Görev A: Okuma metnine göre Türkiye'de ilk taşı deviren tetikleyici etken nedir?
Görev B: Türkiye'de ekonomik krizin toplumsal tepkiyi nasıl tetiklediğini anlatan metni, son cümlesinden sonra sürdürün.

Ancak halk kitlelerinin korku ve endişeden kaynaklı muhalif olma, uyanma özelliği yaygın ve de hızlı bir durum değildir; belki tam tersi, korkudan dolayı sinme- pısma- sindirilme özelliği daha yaygındır. Peki, (toplumsal değişimin yavaş seyredeceği realitesiyle düşünüldüğünde) kısa sayılabilecek bir süreçte insanlar neden desteğini çekmeye başladı? Ve neden bu korku, sinmeye değil de tepkiye dönüştü? Aslında Türkiye’de, kokteyl problemler diyebileceğimiz veya domino taşı etkisiyle oluşan silsileli problemler diyebileceğimiz bir durum oluştu. Zannediyorum ilk taşı deviren ve diğer durumları da görünür hale getiren tetikleyici etken- sebep ekonomik kriz oldu. Alparslan Kuytul Hocamızın, henüz böyle bir kriz yokken, çok vurgulu ve de açık bir üslupla dile getirdiği ‘bu halk cebine dokunulmadıkça uyanmayacak! Kuyrukları gören halk desteğini çekecektir! ’ sözleri, pratik anlamda yaşanmaya başlandı. Hani bir insana bir konuda kızdığınızda onun daha önceki hataları da aklınıza üşüşür ya. İşte olan durum buna benziyor. Yani ekonomik kriz, adalet krizini, siyasilerin israfla dolu lüks yaşantısını, ehliyet ve liyakat ölçütüyle değil de akrabalık ve yandaşlık ölçütüyle koltukların istila edilmesi durumunu, iktidarı uyaran- uyarmayan tüm İslami kesime dönük baskı ve alttan alta yok etme projelerini görünür hale getirmeye başladı. On binlerce insanın hapishanelere doldurulmasıyla yüzbinlerce insan etkilendi. Ancak bu etkilenme efsunlanan halkı ve dahi din sosuyla (dinin kendisiyle değil. Çünkü dinin kendisi afyon değil katalizördür) afyonlanan halkı ‘ne oluyoruz; nereye götürülüyoruz’ diyerek titretip kendine getirmedi. Ancak ekonomik kriz, tanzim kuyrukları, anormal fiyat artışları, milyonlarca insanı, hızlı sayılabilecek bir süre içerisinde etkiledi ve ilk taşın devrilmesini sağlayan etken- sebep, ekonomi oldu.

Sağlanan Veriler:

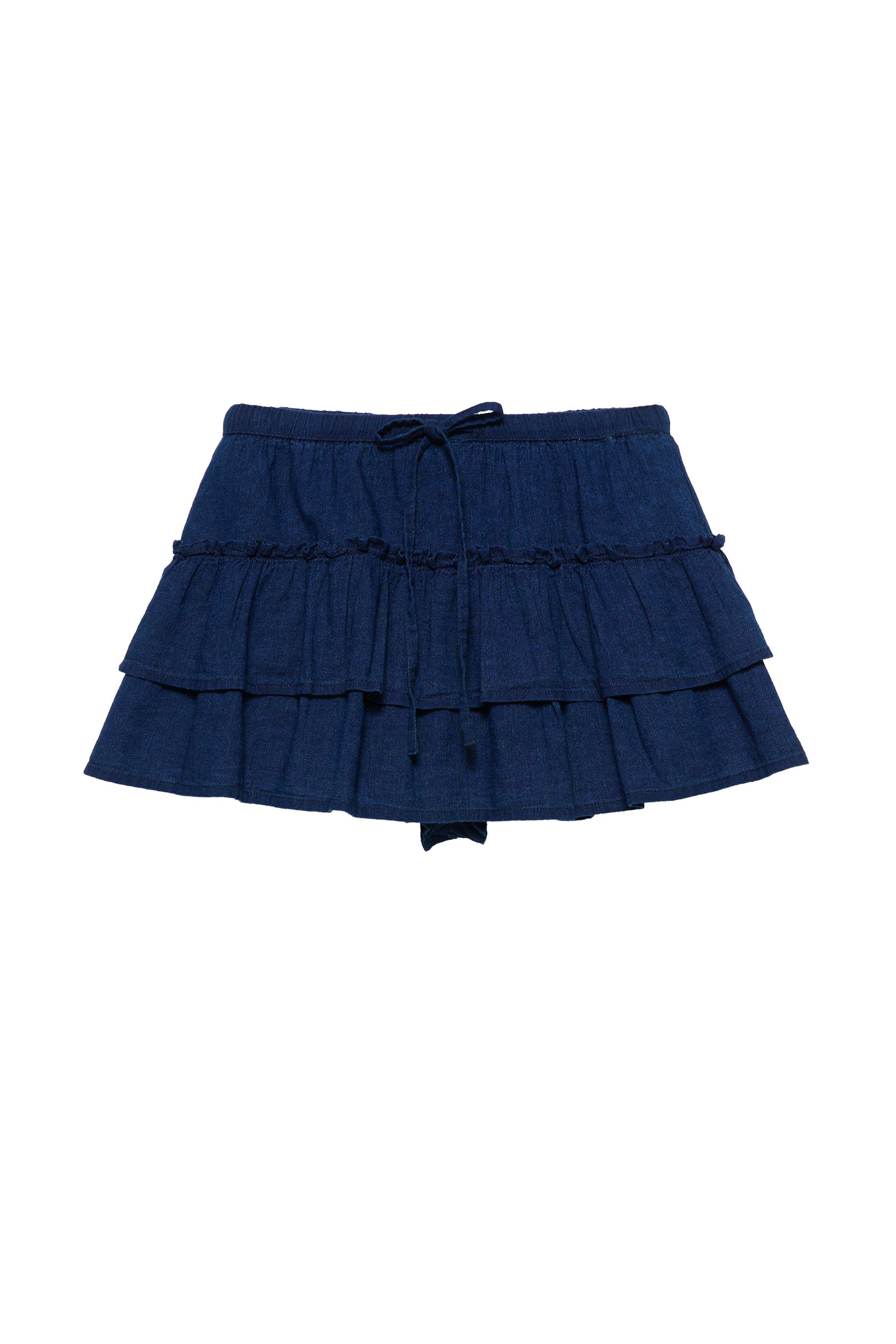 Volanlı denim şort etek - Görsel 5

Yazılı Yanıt A: Ekonomik kriz.

Yazılı Yanıt B:
AKP özelinden yola çıkarak Türkiye’nin son 20 yılının İslamcılık açısından analizini yapan birçok aydın-yazar, aslında objektif ve reel analizler yapmıyorlar veya yapmak istemiyorlar. Parti- cemaat kavgasıyla beraber birçok aydın, İslamcılık üzerine yazılar yazmaya ve yayınlar yapmaya başladı. ‘İslamcılık büyüsünü kaybetti; İslamcılık bitti; İslamcılar kaybetti’ yorumları yapılmaya başlandı. İslamcılar ise bu yorumların altında ezilmeye, ümitsizleşmeye başladı; en iyileri savunmaya geçme çabasına girdi.2 Oysa bu analiz her tarafı problemli bir analizdi. Söz konusu yapıları tanımlamalar ve onlara verilen sıfatlar yanlış olunca, analizler ve değerlendirmeler de yanlış yapıldı. Hiçbir zaman İslamcı olmayan bir parti ‘İslamcı’ olarak vasıflandırılınca, onun hataları İslam’a mal edildi; onun yıldızının sönmesi İslamcılığın yıldızının sönmesi olarak değerlendirildi; onun yenilgisi İslamcılığın ve İslamcıların yenilgisi olarak gösterilmeye çalışıldı. Tüm bu analizlerde, şayet İslamcılığa ve İslamcılara dair, kavram yollu yönlendirme veya kerih gösterme çabası yoksa, ya AKP tam olarak tanınamadı ya da İslamcılık tam olarak anlaşılmamıştı.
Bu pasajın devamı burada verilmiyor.